- Une charge susceptible d'être lourde. - Lorsque l'on désire anticiper sa propre dépendance, la donation avec charges peut constituer une alternative patrimoniale intéressante. Il s'agit, pour le disposant, de consentir une donation à une personne de confiance, à charge pour elle d'exécuter une obligation particulière à son profit. Le donateur peut constituer à son bénéfice des charges d'une infinie diversité. S'agissant de prévenir une éventuelle vulnérabilité, il est très généralement envisagé deux types de charges, l'une en argent et l'autre en nature. Quelle que soit la modalité choisie, la charge peut s'avérer très lourde. Il en résulte deux conséquences : d'une part, il ne faut pas que la charge absorbe la valeur du bien donné car l'acte perdrait alors sa qualification de libéralité et, d'autre part, la solution suppose le plein accord du donataire. En effet, aux fins d'éviter un engagement qui ne serait pas éclairé et, par-delà, des risques évidents d'inexécution au préjudice du disposant, il appartient à ce dernier de pleinement mesurer, lors de la signature de l'acte, les conséquences de la charge qui lui est imposée, eu égard à l'évolution prévisible de sa situation personnelle, mais aussi de la situation du donateur. À cet égard, il convient d'évaluer les besoins réels de la future dépendance de ce dernier, en tenant compte de son âge, de la dégradation éventuelle de son état de santé et de la diminution probable de ses ressources.
La donation avec charges
La donation avec charges
- La charge en argent. - Le bien, objet de la donation, peut être transmis à charge pour la donataire de verser une rente viagère au donateur, lui garantissant ainsi un flux de revenus réguliers (C. civ., art. 1969). Rappelons simplement, à ce propos, que la rente doit être indexée, qu'elle peut être révisée judiciairement (C. civ., art. 900-2) et être déclarée insaisissable, par disposition expresse du donateur (C. civ., art. 1981). En pratique, avant de conseiller une telle donation, le notaire doit se montrer vigilant, cette source de revenus procurée par le versement de la rente pouvant remettre en cause, au moins partiellement, les aides sociales touchées par le donateur. En conséquence, le choix de ce mécanisme suppose au préalable de chiffrer ses répercussions éventuelles sur les diverses prestations sociales pouvant être perçues par ce dernier. Il convient également de le comparer économiquement avec la réserve d'usufruit, notamment en présence d'un bien frugifère. « Il est quelquefois plus simple de ne pas être usufruitier ! »

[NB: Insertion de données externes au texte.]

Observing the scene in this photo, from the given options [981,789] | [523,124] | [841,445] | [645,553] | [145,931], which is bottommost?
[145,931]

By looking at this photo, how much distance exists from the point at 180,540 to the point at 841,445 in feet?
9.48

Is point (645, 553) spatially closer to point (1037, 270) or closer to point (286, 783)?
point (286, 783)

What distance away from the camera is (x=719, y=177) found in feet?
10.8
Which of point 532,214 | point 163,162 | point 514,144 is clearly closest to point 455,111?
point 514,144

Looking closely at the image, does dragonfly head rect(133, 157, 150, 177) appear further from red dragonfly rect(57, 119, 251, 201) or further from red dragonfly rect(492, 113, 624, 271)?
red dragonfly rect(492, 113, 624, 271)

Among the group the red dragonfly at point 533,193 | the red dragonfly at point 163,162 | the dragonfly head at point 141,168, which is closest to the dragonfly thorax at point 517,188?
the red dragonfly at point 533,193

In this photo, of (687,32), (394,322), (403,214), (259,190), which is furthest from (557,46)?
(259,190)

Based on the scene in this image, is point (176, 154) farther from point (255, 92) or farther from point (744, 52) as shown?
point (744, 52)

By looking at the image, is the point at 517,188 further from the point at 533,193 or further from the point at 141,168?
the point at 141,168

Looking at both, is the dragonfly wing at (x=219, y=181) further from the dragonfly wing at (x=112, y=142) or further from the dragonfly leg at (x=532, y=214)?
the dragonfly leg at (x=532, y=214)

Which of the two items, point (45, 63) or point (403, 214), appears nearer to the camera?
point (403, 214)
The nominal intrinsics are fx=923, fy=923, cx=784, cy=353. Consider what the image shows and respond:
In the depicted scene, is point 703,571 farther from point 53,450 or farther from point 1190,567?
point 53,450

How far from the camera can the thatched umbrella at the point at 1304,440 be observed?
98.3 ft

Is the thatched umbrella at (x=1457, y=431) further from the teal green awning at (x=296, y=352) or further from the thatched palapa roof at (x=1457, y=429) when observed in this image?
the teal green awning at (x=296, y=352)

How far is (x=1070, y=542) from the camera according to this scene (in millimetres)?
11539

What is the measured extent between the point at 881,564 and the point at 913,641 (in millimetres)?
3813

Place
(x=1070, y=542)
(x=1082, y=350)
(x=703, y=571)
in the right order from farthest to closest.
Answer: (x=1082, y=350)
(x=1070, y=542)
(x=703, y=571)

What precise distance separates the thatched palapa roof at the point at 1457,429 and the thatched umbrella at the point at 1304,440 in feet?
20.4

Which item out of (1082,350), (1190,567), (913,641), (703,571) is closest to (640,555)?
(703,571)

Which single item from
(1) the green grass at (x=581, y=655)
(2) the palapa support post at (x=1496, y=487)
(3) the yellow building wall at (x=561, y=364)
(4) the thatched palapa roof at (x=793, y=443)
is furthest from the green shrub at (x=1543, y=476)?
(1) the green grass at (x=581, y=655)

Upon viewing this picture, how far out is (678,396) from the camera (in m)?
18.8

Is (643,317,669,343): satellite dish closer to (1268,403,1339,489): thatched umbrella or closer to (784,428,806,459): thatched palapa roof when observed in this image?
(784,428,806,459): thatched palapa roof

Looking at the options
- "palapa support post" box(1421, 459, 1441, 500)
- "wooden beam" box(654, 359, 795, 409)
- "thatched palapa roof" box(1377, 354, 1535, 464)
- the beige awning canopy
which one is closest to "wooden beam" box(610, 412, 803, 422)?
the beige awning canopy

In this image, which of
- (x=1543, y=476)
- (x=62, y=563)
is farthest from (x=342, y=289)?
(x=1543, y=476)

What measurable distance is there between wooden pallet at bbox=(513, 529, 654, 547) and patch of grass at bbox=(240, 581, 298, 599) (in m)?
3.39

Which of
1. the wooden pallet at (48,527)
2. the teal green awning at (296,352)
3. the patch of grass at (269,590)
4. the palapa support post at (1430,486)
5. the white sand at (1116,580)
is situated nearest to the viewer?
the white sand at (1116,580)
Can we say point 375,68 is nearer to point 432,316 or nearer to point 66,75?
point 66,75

Ici le donateur n'aura plus à s'occuper de l'entretien du bien immobilier ni, s'il est loué, de la gestion locative. En contrepartie, parce qu'il ne touchera plus les fruits dudit bien, la rente devra compenser cette perte de revenus en tenant compte de la fiscalité attachée à cette forme de donation au titre de l'impôt sur le revenu. Sur ce point, rappelons que si, par principe, la rente n'est pas déductible de son revenu pour le donataire, elle constitue, en revanche, un revenu imposable chez le donateur, mais seulement pour une fraction déterminée de son montant, qui est fonction de l'âge du crédirentier lors de l'entrée en jouissance (CGI, art. 158, 6o). La rente bénéficie ainsi d'une fiscalité adoucie par rapport à l'imposition des revenus fonciers perçus en qualité d'usufruitier, ce qui peut constituer un critère de choix qui peut décider le client à s'orienter vers l'une des solutions (donation avec charge en argent) plutôt que vers l'autre (donation avec réserve d'usufruit).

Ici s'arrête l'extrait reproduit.